[[ TEXT EXCERPT, beginning ]]

Nationwide, there are 15 marijuana-related measures either in process or certified for the ballot. Maryland is currently the only other state with a certified marijuana measure on the ballot in November. Voters in Arkansas, Missouri, Nebraska, North Dakota, and Oklahoma may also see the issue on their ballots.
Currently, 18 states and Washington, D.C., have legalized marijuana for recreational purposes—12 through citizen initiatives, one through a legislatively referred constitutional amendment, and six through legislative action. Additionally, 13 states have decriminalized recreational marijuana usage, which typically means violations result in a fine rather than arrest or jail time for first-time offenders.
Iowa’s June 7 primaries
May was a busy month for elections, and June is about to be even busier. Over the next four weeks, 17 states will hold primaries. Montana, New Jersey, New Mexico, and South Dakota are holding June 7 primaries, and we’ll bring you more information about elections in those states in the coming days.
Let’s jump right in, starting with the Hawkeye State.
On June 7, Iowans will decide Republican and Democratic primaries for one U.S. Senate seat and four U.S. House districts. Incumbent Sen. Chuck Grassley (R) is seeking an 8th term. He’s running against Jim Carlin in the Republican primary. Three Democrats—Abby Finkenauer, Michael Franken, and Glenn Hurst—are running for the Democratic nomination.
Republicans have a 3-1 majority in Iowa’s U.S. House delegation. Ten candidates are running for the House across Iowa’s four districts—the fewest since 2012, when 11 candidates filed. All four incumbents are running for re-election, and no incumbent faces a primary challenger.
Iowans will also vote in Republican and Democratic primaries for governor, lieutenant governor, attorney general, several other state executive offices, 25 state Senate seats, and all 100 state House seats.
In the state Senate, Republicans have a 32-18 majority. In the state House, they have a 60-40 majority. Forty-six state legislative districts up for election this year are open, meaning no incumbents filed to run. That’s 33% of the 134 districts up for election in 2022 and 31% of all 150 districts in the Iowa General Assembly. Since no incumbents are present, open districts are guaranteed to be won by newcomers to the assembly. This is the largest guaranteed influx of newcomers to the Iowa General Assembly since 2014.

[[ TEXT EXCERPT, end ]]
[[ MATERIAL SUPPLIED, beginning ]]

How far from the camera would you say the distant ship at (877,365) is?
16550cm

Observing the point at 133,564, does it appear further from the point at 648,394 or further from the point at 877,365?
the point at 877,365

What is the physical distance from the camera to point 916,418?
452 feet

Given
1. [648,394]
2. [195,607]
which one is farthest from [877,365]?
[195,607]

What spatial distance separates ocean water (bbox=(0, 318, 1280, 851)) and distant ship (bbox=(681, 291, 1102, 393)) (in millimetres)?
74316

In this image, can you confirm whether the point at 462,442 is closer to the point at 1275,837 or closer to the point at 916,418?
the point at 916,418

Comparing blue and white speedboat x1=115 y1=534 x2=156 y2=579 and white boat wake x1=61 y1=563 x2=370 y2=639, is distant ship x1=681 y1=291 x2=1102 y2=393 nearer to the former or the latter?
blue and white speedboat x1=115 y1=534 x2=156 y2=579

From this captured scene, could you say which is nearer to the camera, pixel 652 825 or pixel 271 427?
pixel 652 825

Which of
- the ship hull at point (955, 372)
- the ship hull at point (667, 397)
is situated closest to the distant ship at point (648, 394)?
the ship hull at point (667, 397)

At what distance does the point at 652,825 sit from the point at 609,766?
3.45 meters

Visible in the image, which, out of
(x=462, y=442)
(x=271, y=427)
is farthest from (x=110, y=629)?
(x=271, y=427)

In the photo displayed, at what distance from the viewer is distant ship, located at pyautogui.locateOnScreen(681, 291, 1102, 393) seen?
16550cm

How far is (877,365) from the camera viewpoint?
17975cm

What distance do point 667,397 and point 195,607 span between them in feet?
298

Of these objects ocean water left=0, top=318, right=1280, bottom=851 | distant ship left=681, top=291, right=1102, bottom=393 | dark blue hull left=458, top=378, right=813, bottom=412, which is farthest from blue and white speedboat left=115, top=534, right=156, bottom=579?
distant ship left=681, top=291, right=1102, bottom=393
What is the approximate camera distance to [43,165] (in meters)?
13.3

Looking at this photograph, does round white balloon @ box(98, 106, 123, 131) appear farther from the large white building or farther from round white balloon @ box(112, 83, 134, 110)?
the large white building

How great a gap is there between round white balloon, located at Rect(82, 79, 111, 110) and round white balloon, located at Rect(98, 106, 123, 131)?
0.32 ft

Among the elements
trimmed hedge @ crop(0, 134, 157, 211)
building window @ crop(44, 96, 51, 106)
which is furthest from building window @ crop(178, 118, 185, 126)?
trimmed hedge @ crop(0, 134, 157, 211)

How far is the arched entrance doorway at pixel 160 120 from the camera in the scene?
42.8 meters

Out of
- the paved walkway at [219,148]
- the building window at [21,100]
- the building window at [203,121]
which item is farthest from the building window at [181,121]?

[[ MATERIAL SUPPLIED, end ]]

■ **ACTIONS TO TAKE**
(a) According to the election text, how many candidates are running for the U.S. House across Iowa's four districts?
(b) Render this sentence from the election text in Spanish: "All four incumbents are running for re-election, and no incumbent faces a primary challenger."
(c) From the election text, reproduce the part that opens with the words containing "Nationwide, there are" and closes with "for first-time offenders.".

■ **RESPONSES TO THE TASKS**
(a) Ten candidates.

(b) Los cuatro titulares se presentan a la reelección, y ningún titular se enfrenta a un rival en las primarias.

(c)
Nationwide, there are 15 marijuana-related measures either in process or certified for the ballot. Maryland is currently the only other state with a certified marijuana measure on the ballot in November. Voters in Arkansas, Missouri, Nebraska, North Dakota, and Oklahoma may also see the issue on their ballots.
Currently, 18 states and Washington, D.C., have legalized marijuana for recreational purposes—12 through citizen initiatives, one through a legislatively referred constitutional amendment, and six through legislative action. Additionally, 13 states have decriminalized recreational marijuana usage, which typically means violations result in a fine rather than arrest or jail time for first-time offenders.